Y así llegamos al momento actual. La lupa militar que Norteamérica ha sostenido sobre el eje colombo venezolano le ha permitido conocer en profundidad la realidad binacional, manejar información privilegiada y armar el muñeco que acaban de ponernos en frente para justificar el bloqueo de Venezuela.

Para el momento presente, en que ya el propio mandatario de Estados Unidos es quien ha anunciado de viva voz una ofensiva estratégica contra el gobierno usurpador de Nicolás Maduro y se autoriza una movilización sin precedentes hacia las aguas caribeñas por parte de la armada norteamericana, toca preguntarse cuánto colaborará o si colaborará Colombia en el desarrollo de las iniciativas de corte militar que se emprendan en la región.

Para poder hacer causa común en lo militar con Estados Unidos, Colombia requiere de una autorización del Congreso. En ese terreno están atados de manos, pero eso no ha impedido que le otorguen soporte a la propuesta estadounidense consistente en darle paso a una salida democrática para el país que involucre a todas las fuerzas políticas.
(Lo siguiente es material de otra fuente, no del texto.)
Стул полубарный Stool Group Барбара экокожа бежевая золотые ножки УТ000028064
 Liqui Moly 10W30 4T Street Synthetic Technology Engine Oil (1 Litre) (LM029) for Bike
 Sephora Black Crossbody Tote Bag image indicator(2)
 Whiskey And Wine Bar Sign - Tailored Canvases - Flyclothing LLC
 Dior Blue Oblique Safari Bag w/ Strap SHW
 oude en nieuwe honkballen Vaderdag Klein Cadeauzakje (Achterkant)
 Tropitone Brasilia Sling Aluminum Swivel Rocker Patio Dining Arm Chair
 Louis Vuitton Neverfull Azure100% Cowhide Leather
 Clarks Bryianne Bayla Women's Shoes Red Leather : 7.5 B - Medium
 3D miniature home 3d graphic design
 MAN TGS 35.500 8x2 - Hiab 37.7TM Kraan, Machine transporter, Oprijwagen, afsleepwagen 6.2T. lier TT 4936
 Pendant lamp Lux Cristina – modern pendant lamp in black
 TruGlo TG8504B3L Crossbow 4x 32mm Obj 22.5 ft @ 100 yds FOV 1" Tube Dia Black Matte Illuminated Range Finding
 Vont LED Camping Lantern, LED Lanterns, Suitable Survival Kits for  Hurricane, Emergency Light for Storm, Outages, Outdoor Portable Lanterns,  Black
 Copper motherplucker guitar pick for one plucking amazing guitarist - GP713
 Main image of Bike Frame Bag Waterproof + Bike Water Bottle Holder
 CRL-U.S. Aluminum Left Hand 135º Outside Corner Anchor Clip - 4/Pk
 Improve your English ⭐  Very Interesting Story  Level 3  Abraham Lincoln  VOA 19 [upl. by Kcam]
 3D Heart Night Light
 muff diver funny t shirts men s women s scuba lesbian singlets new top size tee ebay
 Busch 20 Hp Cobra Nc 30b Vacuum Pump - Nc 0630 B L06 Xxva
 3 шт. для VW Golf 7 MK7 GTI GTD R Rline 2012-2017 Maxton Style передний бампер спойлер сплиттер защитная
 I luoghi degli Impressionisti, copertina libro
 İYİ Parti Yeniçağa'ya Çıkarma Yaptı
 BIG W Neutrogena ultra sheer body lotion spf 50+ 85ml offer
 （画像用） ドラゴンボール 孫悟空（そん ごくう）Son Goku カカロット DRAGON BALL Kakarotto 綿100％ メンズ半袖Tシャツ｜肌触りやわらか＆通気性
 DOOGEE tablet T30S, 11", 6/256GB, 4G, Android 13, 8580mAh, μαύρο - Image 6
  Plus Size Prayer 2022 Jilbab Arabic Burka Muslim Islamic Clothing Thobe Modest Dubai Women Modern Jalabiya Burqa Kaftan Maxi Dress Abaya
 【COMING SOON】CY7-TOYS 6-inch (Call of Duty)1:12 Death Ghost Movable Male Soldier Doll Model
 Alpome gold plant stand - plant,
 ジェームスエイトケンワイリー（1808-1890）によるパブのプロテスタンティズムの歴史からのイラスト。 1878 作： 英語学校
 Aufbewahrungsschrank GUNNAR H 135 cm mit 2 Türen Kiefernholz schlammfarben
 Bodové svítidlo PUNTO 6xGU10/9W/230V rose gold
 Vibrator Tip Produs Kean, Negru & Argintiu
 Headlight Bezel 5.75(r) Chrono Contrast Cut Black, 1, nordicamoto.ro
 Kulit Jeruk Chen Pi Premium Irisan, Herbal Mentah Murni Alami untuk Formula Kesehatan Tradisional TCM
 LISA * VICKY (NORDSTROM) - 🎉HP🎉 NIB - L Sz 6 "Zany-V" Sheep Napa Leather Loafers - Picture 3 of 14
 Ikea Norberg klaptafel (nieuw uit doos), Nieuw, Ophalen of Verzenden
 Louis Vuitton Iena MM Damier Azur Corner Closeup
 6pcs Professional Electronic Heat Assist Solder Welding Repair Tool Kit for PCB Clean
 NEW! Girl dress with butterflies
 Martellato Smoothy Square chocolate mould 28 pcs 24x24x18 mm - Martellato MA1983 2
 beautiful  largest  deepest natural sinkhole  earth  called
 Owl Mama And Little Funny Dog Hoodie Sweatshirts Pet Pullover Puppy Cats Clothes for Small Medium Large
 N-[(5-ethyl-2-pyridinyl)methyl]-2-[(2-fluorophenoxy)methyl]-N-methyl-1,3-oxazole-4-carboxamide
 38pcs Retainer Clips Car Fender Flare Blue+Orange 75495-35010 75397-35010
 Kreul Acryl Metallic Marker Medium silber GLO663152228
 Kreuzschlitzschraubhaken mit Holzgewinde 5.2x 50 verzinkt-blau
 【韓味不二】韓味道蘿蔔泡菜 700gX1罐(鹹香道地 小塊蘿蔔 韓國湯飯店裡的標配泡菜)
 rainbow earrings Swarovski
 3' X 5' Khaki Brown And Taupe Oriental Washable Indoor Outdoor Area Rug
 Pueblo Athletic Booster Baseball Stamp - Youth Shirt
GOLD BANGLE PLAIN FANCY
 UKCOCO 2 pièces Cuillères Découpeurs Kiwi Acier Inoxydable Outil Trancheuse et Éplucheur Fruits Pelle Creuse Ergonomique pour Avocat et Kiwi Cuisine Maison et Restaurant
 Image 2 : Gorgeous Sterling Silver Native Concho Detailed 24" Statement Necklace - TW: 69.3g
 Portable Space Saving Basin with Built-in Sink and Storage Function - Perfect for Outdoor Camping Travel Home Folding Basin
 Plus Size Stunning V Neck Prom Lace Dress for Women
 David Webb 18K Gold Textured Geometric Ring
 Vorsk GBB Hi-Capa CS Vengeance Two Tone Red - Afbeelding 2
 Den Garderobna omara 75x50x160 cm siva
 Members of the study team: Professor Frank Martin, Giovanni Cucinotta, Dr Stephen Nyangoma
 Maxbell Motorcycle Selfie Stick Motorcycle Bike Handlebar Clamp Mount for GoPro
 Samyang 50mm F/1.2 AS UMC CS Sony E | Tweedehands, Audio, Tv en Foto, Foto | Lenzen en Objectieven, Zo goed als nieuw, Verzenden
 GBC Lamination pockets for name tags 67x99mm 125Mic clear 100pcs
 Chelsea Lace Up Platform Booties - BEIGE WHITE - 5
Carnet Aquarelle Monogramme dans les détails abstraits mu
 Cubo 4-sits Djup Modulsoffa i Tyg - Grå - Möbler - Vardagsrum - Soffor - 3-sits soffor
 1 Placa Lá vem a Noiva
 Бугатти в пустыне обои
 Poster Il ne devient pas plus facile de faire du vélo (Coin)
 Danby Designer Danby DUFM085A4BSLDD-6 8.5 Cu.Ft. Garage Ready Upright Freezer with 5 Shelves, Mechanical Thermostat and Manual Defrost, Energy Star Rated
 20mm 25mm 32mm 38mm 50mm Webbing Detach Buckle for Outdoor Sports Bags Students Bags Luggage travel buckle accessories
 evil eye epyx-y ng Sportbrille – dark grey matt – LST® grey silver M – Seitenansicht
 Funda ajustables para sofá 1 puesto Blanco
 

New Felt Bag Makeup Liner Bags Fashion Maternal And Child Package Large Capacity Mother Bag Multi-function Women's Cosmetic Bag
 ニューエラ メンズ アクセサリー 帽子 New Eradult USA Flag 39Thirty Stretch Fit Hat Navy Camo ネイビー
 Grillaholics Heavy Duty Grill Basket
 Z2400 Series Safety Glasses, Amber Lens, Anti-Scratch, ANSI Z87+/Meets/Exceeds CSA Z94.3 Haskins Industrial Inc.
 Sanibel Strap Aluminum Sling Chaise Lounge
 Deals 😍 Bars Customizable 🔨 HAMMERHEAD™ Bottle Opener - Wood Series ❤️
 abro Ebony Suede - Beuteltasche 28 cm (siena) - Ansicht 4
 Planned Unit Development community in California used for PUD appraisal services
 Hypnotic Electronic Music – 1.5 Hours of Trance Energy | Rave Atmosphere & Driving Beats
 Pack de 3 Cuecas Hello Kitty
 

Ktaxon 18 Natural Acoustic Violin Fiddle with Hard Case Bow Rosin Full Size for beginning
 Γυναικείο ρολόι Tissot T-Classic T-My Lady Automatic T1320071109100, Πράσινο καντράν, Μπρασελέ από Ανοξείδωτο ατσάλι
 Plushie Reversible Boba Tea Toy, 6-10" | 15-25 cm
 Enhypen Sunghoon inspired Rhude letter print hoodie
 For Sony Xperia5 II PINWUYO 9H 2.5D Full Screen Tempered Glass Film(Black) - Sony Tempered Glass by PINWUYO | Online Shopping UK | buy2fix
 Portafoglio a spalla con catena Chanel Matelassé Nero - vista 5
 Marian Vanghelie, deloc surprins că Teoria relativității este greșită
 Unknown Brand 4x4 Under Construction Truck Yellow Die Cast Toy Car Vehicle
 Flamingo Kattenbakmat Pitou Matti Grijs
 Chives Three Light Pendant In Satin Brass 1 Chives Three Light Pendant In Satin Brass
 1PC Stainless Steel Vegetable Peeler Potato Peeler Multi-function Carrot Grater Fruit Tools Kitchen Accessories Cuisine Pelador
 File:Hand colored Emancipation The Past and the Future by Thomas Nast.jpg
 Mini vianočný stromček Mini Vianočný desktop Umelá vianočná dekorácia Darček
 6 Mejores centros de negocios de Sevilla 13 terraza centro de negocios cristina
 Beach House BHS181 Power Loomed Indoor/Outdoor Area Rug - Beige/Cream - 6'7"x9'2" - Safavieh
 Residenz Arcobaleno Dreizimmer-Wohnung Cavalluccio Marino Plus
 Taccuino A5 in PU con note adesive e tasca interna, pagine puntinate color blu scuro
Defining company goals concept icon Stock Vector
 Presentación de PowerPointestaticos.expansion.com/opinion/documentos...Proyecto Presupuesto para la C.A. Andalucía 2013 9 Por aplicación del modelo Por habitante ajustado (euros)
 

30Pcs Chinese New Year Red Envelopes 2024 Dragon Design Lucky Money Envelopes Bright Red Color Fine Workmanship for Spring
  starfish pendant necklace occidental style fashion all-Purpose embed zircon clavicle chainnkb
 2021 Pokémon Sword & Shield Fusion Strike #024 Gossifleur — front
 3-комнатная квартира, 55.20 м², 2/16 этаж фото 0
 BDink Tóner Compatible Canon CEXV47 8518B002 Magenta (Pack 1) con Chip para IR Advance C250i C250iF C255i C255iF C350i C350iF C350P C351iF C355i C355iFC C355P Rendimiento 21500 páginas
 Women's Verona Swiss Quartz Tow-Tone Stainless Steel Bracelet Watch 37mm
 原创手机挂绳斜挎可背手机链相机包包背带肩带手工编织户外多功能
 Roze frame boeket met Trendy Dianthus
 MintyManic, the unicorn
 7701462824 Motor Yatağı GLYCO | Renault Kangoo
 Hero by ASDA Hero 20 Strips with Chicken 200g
¿Colaborará Bogotá en el caso de que las acciones militares se acentúen? La verdad es que no importa. Su parte del trabajo ya está hecho. Es de la interacción y de la colaboración con todos los pasados gobiernos colombianos que la Fiscalía norteamericana ha podido iniciar un proceso de un peso decisivo en la eyección del actual régimen usurpador en Venezuela.